Cresce la quota di lavoratori che usufruisce dei permessi retribuiti garantiti dalla legge 104. Li richiedono in prevalenza le donne. Mentre le differenze territoriali non seguono il tradizionale divario Nord-Sud. Per l’assistenza servono più strumenti.
Aumentano le richieste di permessi retribuiti per l’assistenza
Che l’Italia stia diventando sempre più un paese di vecchi ce lo dicono i dati, compresi quelli sull’uso dei permessi a favore di chi ha familiari in condizione di disabilità, disciplinati dalla legge n. 104 del 1992. La normativa prevede diverse forme di sostegno per i lavoratori, tra cui tre giorni di permessi al mese per chi assiste genitori o parenti con disabilità grave, pienamente retribuiti e fruibili sia in modalità oraria che giornaliera.

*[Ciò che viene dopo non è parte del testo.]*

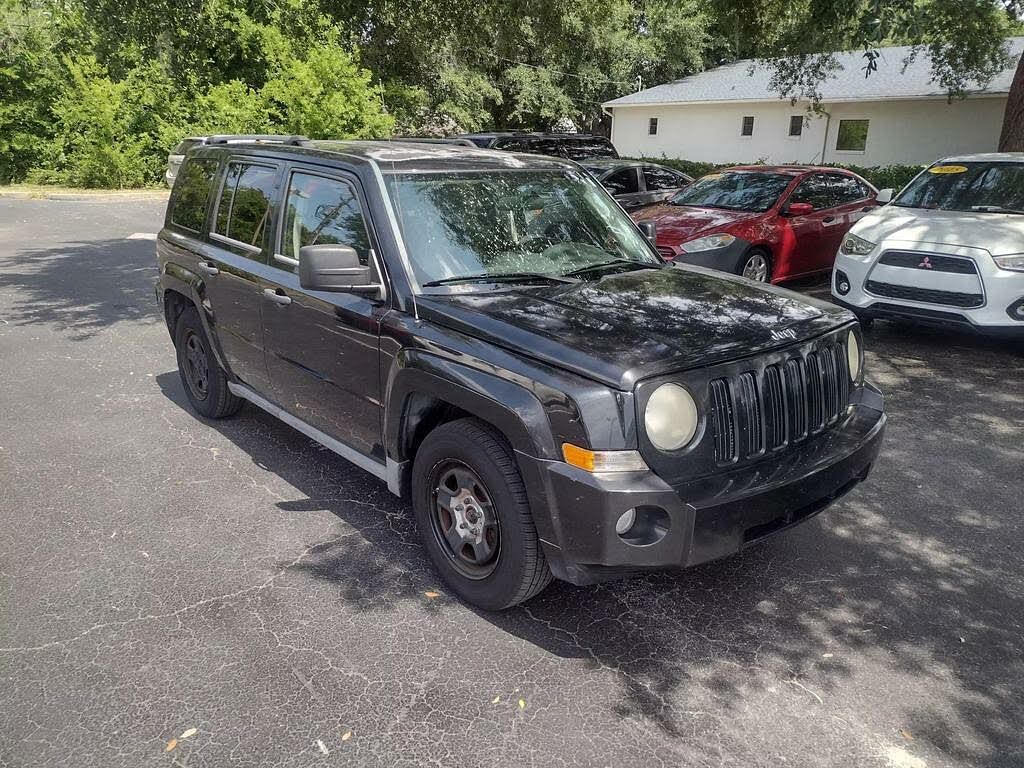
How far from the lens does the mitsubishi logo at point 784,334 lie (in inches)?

Analizzando i dati sulle richieste di permessi retribuiti, suddivise per genere e settore, emerge un trend fortemente crescente: la percentuale di lavoratori che ne usufruisce nel settore privato extra-agricolo è passata dallo 0,26 per cento nel 2005 al 2,3 per cento nel 2022 (figura 1). L’aumento può essere attribuito a diverse cause, tra cui l’invecchiamento della popolazione e il peggioramento delle condizioni di salute in età avanzata. Infatti, con l’allungarsi della vita, cresce anche la probabilità di dover assistere genitori o familiari non autosufficienti. Secondo i dati Istat del 2021, il 28,4 per cento degli over 65 soffre di gravi limitazioni motorie, sensoriali o cognitive e il 10,6 per cento riferisce difficoltà significative nelle attività quotidiane. Queste limitazioni aumentano con l’età: se solo l’1,6 per cento delle persone sotto i 44 anni denuncia gravi difficoltà nelle attività quotidiane, la percentuale sale al 3,7 per cento per la fascia 45-64 anni, al 7,1 per cento per i 65-74 anni e raggiunge il 20 per cento tra gli over 74 (Istat, 2023).

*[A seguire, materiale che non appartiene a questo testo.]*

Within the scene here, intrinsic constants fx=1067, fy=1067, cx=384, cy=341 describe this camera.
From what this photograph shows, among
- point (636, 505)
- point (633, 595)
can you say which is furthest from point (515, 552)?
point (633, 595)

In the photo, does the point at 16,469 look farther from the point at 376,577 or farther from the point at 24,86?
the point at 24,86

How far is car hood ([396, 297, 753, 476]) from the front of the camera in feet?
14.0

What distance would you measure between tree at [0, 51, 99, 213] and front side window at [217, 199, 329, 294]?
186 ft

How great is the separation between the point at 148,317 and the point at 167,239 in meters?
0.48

Le richieste arrivano più dalle donne che dagli uomini
Dalla figura 1 è evidente che l’incidenza nell’utilizzo dei permessi è maggiore tra le lavoratrici e il gap tra l’incidenza del ricorso alla misura tra lavoratrici e lavoratori tende ad ampliarsi nel corso del tempo. Se nel 2005 il divario era di soli 0,06 punti percentuali, nel 2022 raggiunge quasi 0,7 punti percentuali, suggerendo che all’incremento nella domanda di lavoro di cura sono chiamate a rispondere in misura maggiore le donne rispetto agli uomini.
Figura 1
Le differenze territoriali
Le nostre analisi evidenziano notevoli differenze territoriali, a conferma della grande diversità che caratterizza l’Italia sia sotto il profilo socio-demografico che di offerta di servizi per gli anziani e disabili, e che si riflette anche nelle esigenze di assistenza.

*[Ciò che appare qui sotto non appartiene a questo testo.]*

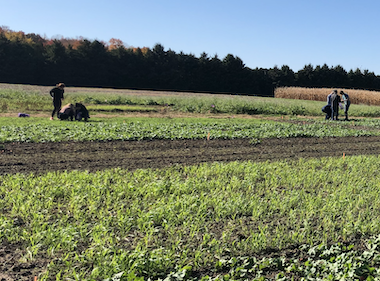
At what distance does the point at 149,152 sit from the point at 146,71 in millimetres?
49285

I dati mostrano variazioni significative nell’utilizzo dei permessi della legge 104, con una distribuzione territoriale che, come indicato nella mappa sottostante, presenta differenze rilevanti, ma non ricalca il tradizionale divario Nord-Sud. L’incidenza maggiore si riscontra in alcune province del Centro e del Nord. Al primo posto c’è Perugia con una percentuale del 4,44 per cento, seguita da Roma e Terni rispettivamente con il 3,73 e il 3,55 per cento, mentre la provincia con l’incidenza più bassa risulta Bolzano con un valore dello 0,69 per cento, seguita da Agrigento e Prato (rispettivamente 0,74 per cento e 0,85 per cento). I fattori che spiegano la variabilità territoriale possono essere legati alle caratteristiche delle imprese e del mercato del lavoro locale (i lavoratori potrebbero avere una maggiore propensione a utilizzare i benefici previsti dalla 104 quando hanno contratti a tempo indeterminato e quando sono occupati in imprese di più grande dimensione) e anche alle condizioni locali in termini di presenza di reti di aiuto intergenerazionale da parte di familiari non occupati o di disponibilità di altre forme di assistenza.
Figura 2
L’assistenza alle persone non autosufficienti
Questi dati evidenziano chiaramente come l’attuale struttura demografica dell’Italia stia generando una crescente domanda di assistenza per le persone non autosufficienti. Mostrano, inoltre, come la domanda e i corrispondenti strumenti di risposta possano avere differenziazioni territoriali piuttosto marcate. Ad esempio, nei comuni delle aree interne (quelle che soffrono maggiormente dello spopolamento) si registrano alte percentuali di popolazione ultraottantenne e un accesso più difficile ai servizi di assistenza. Inoltre, come evidenziato da diverse ricerche (si veda qui), l’offerta dei servizi pubblici è spesso frammentata e disomogenea, con servizi di assistenza domiciliare che risultano limitati non solo nel numero di persone bisognose che riescono a raggiungere, ma anche in termini di intensità e qualità del sostegno effettivamente fornito.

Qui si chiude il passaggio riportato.